Okay, I may have too much free time, but while digging around that site…
Paisley harbors demons!
Gotta love that level of delusion!
Thank you so much, Lance! Now I know what tie I can wear to ward off Christians. ;)
Mrs Tilton says
Paisley harbors demons!
You’ve no idea how much sense this makes from a Northern Ireland perspective.
This reminds of the numerous occasions in which I was annointed with holy oil and prayed over with the laying upon of hands to cast out the demon of homosexuality from me. Wow, that was fun! Good times. Good times.
Ok, I’ve never been to Northern Ireland, and I don’t know much about its politics, so I apologize if this sounds offensive, but your line made me think of The Reverend Right Honorable Dr. Ian Paisley, who has always struck me a kind of hyper-religious political kook, and so I laughed pretty hard when I read your line.

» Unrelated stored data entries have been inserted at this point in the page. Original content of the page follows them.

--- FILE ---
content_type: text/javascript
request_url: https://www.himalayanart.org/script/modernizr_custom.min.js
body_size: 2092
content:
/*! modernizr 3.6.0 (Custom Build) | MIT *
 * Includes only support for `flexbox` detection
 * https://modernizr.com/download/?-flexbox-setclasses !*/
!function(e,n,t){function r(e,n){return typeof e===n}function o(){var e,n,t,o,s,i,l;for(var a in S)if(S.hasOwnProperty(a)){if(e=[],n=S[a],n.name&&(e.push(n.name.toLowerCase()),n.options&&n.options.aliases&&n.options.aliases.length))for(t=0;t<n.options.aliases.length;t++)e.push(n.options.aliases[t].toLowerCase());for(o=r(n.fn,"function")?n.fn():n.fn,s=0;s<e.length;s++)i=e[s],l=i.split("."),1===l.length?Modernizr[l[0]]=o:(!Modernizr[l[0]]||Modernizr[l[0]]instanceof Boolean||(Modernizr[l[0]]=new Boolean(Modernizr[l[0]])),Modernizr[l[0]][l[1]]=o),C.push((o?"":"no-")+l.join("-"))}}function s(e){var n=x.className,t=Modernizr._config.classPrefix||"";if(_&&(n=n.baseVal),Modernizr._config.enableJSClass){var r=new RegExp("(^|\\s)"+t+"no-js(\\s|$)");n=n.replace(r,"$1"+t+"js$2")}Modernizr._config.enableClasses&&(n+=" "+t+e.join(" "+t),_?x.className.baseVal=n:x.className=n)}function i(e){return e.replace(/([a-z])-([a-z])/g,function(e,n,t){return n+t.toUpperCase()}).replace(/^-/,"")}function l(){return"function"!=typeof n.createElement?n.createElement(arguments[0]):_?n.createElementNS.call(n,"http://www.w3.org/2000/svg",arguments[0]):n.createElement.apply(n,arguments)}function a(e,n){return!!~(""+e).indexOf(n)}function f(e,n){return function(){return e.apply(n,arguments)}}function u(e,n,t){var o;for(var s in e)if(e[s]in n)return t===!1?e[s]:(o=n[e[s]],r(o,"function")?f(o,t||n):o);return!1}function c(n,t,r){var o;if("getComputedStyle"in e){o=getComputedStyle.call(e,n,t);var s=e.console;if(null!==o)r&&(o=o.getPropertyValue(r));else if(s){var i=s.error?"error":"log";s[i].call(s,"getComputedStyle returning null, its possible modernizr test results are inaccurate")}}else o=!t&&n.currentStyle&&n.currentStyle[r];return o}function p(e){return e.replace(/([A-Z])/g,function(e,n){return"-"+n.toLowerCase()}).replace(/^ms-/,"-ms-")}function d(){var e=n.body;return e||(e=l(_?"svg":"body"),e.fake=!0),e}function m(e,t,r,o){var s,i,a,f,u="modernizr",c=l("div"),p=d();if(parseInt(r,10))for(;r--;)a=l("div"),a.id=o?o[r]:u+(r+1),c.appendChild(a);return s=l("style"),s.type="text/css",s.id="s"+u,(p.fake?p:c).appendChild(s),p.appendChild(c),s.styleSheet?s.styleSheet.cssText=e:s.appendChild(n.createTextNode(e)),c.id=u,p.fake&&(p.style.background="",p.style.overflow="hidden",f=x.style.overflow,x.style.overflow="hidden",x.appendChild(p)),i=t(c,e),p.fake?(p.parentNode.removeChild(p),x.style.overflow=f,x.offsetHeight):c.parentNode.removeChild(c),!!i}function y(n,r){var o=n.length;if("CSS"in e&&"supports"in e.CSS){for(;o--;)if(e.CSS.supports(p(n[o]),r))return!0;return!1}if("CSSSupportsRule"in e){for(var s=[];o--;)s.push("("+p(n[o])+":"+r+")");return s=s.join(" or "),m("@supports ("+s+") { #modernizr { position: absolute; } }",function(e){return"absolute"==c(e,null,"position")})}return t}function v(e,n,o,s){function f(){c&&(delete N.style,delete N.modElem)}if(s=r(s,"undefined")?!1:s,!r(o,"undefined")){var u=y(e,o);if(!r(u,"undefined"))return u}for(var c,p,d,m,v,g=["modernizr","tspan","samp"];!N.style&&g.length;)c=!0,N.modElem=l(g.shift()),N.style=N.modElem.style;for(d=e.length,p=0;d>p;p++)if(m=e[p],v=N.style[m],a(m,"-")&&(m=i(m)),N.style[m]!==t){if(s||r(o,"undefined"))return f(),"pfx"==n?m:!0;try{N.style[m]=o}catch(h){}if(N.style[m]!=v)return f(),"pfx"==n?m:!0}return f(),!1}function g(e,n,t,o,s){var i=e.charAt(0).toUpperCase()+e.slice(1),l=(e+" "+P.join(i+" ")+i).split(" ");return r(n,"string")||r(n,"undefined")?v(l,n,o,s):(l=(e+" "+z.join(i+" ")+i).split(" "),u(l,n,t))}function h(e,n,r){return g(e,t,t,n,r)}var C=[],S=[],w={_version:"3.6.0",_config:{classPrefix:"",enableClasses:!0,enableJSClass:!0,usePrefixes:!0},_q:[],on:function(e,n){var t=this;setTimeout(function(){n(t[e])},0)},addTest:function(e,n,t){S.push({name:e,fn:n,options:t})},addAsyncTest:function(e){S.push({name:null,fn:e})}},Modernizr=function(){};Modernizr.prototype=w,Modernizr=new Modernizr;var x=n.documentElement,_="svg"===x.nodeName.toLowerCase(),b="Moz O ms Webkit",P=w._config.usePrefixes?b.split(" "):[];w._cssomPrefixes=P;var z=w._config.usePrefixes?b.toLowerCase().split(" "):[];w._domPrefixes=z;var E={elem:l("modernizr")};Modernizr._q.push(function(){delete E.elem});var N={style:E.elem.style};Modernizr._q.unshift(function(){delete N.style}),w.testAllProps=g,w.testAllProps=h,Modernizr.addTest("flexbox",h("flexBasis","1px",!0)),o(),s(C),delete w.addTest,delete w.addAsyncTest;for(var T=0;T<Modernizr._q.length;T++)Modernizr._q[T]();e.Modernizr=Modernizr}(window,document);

Just when you think you’ve seen everything……….
John McKay says
Ah yes, the demon squid lurks in the shallow waters off the Isles of Langerhans preying on unsuspecting sailors.
Sounds like the Manly Mormon method of ‘curing’ gays. Always makes me giggle naughtily to think of it, although I surely don’t envy people who are subjected to that kind of treatment.
Well, I bet that, to Daniel J. Lewis, this is the height of scientific knowledge.
From their homepage:
Good thing I’m not christian, then.
I never knew that a great-great-grandfather eating a blutwurst could cause diabetes at four generations remove. I’ll look up the paper on PubMed when I get home this evening.
Or maybe I won’t. That guy wouldn’t lie, would he?
ROFL! They sell Mary Kay cosmetics if you dig deep enough on the site. I can just see Sister Tammy in her pink Caddilac cruisin’ through Mississippi with 3.4 kilograms of Mary Kay products on her face at all times.
Adam Cuerden says
I have a friend from Paisley. Must be a demon of incomprehensible Glaswegian accent.
It sounds to me like these people are being stricken in the brain by the spirit “DISTILLED” on a very regular basis. Let us pray for them… :P
Wouldncha know it…CANDOR is a demon. Frankly, I find that apalling.
…As a resident of the Republic of Ireland, I can honestly say that, before following the link, I assumed the linked kook was indeed saying that Ian Paisley was possessed of demons. It wasn’t until reading your comment that I remembered there was a fabric pattern of that name.
I’ll just take that as a commentary on the gentleman in question.
Wow… just to show you can find a nugget of truth in anything; the site mentioned above includes this gem.
Apparently, dishwashing, baby dolls and deodorant are of demonic origin, too.
I, for one, welcome our demon squid overlords.
I better switch to Mary Kay deodorant right away!
(what I will do about the dishes I’ve no idea.)
Now I know the true meaning of Jimmy Buffet’s song “My Head Hurts, My Feet Stink, And I Don’t Love Jesus”.
John Marley says
I couldn’t follow the content. The terrible grammar kept distracting me.
Terrible grammar is caused by a DEMON. What you need is DELIVERANCE. Only JESUS can bring DELIVERANCE. Say to the terrible grammar: In the name of JESUS, I command all DEMONS to leave this grammar, that we might have DELIVERANCE from the hosts of SATAN. Remember, only JESUS can bring DELIVERANCE.
DO YOU NEED SKIN CARE OR MAKEUP PRODUCTS?
I knew it!
Cthulhu has his tentacles in many pies, indeed!
They also wear tin-foil hats.
On the Big List O’ Demons to Cast Out there’s an entry for the “Umbrella Commission, Counsel on Foreign Relations, Buildergurgers, Rockerfellers, Rothchilds Group, Masons, the Skull and Bones, and the Trilaterial Commission (The New World Order)”.
There’s also a link to a site that says that the Government is spraying areosols via jets in an effort to block out the sun.
Krystalline Apostate says
I particularly loved this 1:
So instead of running Norton AV, I need to install or call a PC exorcist?
This has simply GOT to be a satire site? No?
I’m tewwibwy afwaid. Oh me oh my.
He’s confused. The demon tormenting him isn’t a squid, it’s the Flying Spaghetti Monster.